LPs cinquentões apontam direções distintas em ano de arrocho militar

22/05/2022 08:10
Por Julio Maria / Estadão

Criadores falam ao Estadão de suas obras eternas.

Acabou Chorare

Novos Baianos

“Seria um grupo? Uma família? Um time de futebol? Eram libertários e adeptos do sexo e drogas livres, tudo o que a juventude queria, e isso em plena ditadura do general Médici”, diz Nelson Motta. Paulinho Boca de Cantor, um dos integrantes do grupo, amplia: “João Gilberto mudou nossa forma de ver a música. Ao nos conhecer, ele disse: ‘Eu não entendo por que vocês não mostram mais vocês nas músicas.’ Foi assim que o álbum virou essa junção de Brasil com rock and roll”.

Clube da Esquina

Milton Nascimento e Lô Borges

“Imagine que no mesmo lado em que aparece a densa Os Povos tem Paisagem da Janela. Sem nenhuma direção, o álbum acabou ficando surpreendente”, conta Lô Borges. “Eu e Milton éramos diferentes, a música dele era outra. Eu, dez anos mais novo, ouvia Beatles e Rolling Stones enquanto ele já ouvia Miles Davis. Essa equação ficou muito interessante quando Milton, com aquela sabedoria, soube juntar tudo.”

Transa – Caetano Veloso

Caetano: “Me comove que tantos jovens cultuem Transa, o disco que gravamos em quatro dias num estúdio em Londres. Ralph Mace tocou a produção. Era o segundo que eu fazia em Londres e tinha a intenção de lançá-lo lá e no ‘mundo’. Mas como o louco Brasil deu sinais de que eu podia voltar pra cá, eu, que sou louco por esse louco, nem tive dúvidas de que escolhia vir. Mace tinha ficado animado com os shows que fiz por lá com a banda de Transa e me pediu pra esperar ao menos um ano. Mas eu só queria (desde que pra lá fui, expulso pela ditadura) retornar. O disco só saiu no Brasil. Com capa maluca de Álvaro Guimarães. Bateu em brasileiros de várias gerações seguidas. Vale”.

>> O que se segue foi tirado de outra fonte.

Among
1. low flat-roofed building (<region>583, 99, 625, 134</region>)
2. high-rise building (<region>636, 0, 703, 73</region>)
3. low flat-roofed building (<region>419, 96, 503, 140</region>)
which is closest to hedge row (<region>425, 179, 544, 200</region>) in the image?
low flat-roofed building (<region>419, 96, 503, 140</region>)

Expresso 2222 – Gilberto Gil

“Um disco de que gosto muito por razões artísticas. O repertório, o modo como foi tratado, as inovações, a guitarra que era a primeira vez que eu tocava com mais intensidade. É um disco do exílio realizado na volta do exílio. Um disco de reintrodução à vida artística e à plenitude das vivências em casa, com a família, com a gente brasileira. É um dos mais importantes da minha carreira por tudo isso, o momento histórico e as circunstâncias da vida pessoal. Era histórico na época. Hoje, é mais histórico ainda.”

A Dança da Solidão

Paulinho da Viola

“Todos nós pensávamos muito sobre isso (a ditadura) e tomávamos certo cuidado”, diz Paulinho da Viola, ao lembrar de seu disco introspectivo. “Essa limpeza dos instrumentos vem de uma procura que fiz desde o primeiro disco. Maestro Gaya disse, depois dos arranjos de orquestra do álbum de estreia: ‘Com você a gente tem que tirar, não colocar’.”